::: MATERIAŁY DO ĆWICZENIA

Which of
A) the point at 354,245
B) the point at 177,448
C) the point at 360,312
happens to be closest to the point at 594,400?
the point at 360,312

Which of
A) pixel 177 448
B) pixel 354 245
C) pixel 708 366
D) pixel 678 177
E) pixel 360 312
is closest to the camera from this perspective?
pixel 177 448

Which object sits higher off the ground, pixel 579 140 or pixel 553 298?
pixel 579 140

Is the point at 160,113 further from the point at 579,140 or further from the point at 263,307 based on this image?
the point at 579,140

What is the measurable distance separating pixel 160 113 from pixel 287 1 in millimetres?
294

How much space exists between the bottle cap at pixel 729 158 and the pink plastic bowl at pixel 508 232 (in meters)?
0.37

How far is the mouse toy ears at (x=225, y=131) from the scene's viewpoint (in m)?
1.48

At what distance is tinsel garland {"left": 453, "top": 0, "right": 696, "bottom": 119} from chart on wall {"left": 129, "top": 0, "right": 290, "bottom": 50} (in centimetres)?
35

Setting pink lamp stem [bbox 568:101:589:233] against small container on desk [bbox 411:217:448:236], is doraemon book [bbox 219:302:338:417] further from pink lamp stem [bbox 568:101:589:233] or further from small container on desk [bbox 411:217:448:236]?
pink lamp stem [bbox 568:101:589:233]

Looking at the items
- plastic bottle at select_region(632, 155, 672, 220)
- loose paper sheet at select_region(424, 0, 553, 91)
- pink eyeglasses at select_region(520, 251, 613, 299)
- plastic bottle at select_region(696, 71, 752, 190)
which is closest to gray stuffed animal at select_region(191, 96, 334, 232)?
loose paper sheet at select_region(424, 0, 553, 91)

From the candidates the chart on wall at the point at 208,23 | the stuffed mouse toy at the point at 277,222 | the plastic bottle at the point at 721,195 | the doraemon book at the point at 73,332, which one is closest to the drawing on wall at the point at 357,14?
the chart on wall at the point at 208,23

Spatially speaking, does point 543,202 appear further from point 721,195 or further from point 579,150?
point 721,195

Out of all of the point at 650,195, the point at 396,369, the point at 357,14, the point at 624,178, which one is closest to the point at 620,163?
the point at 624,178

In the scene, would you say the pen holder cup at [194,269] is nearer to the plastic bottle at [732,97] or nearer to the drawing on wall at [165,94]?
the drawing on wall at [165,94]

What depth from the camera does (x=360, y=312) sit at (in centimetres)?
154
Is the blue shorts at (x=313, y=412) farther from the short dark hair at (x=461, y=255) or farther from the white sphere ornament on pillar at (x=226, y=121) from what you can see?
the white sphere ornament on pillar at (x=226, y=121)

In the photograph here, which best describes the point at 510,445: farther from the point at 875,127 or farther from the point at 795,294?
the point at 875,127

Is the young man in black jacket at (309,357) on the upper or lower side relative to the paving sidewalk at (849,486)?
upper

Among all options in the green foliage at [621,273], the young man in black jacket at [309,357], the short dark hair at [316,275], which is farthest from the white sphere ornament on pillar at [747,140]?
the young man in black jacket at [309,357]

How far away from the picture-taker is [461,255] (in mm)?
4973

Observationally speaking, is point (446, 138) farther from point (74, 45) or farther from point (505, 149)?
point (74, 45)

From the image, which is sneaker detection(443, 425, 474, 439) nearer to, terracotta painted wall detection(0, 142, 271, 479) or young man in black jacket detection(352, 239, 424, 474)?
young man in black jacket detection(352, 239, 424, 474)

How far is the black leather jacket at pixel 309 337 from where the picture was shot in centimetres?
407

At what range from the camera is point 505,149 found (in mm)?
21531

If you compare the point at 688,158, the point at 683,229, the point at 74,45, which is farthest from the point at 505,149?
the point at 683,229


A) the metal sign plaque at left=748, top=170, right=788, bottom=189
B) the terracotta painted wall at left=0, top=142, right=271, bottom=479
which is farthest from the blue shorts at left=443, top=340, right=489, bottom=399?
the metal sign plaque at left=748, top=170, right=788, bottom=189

::::::

* TREŚĆ ZADANIA *
Zwróć bez żadnych zmian wszystko od wiersza zawierającego „Among all options” aż do samego końca listingu.

* ODPOWIEDŹ DO ZADANIA *
Among all options in the green foliage at [621,273], the young man in black jacket at [309,357], the short dark hair at [316,275], which is farthest from the white sphere ornament on pillar at [747,140]?
the young man in black jacket at [309,357]

How far away from the picture-taker is [461,255] (in mm)?
4973

Observationally speaking, is point (446, 138) farther from point (74, 45) or farther from point (505, 149)?
point (74, 45)

From the image, which is sneaker detection(443, 425, 474, 439) nearer to, terracotta painted wall detection(0, 142, 271, 479) or young man in black jacket detection(352, 239, 424, 474)?
young man in black jacket detection(352, 239, 424, 474)

How far is the black leather jacket at pixel 309 337 from where the picture was shot in centimetres?
407

At what range from the camera is point 505,149 found (in mm)?
21531

If you compare the point at 688,158, the point at 683,229, the point at 74,45, which is farthest from the point at 505,149?
the point at 683,229


A) the metal sign plaque at left=748, top=170, right=788, bottom=189
B) the terracotta painted wall at left=0, top=142, right=271, bottom=479
which is farthest from the blue shorts at left=443, top=340, right=489, bottom=399?
the metal sign plaque at left=748, top=170, right=788, bottom=189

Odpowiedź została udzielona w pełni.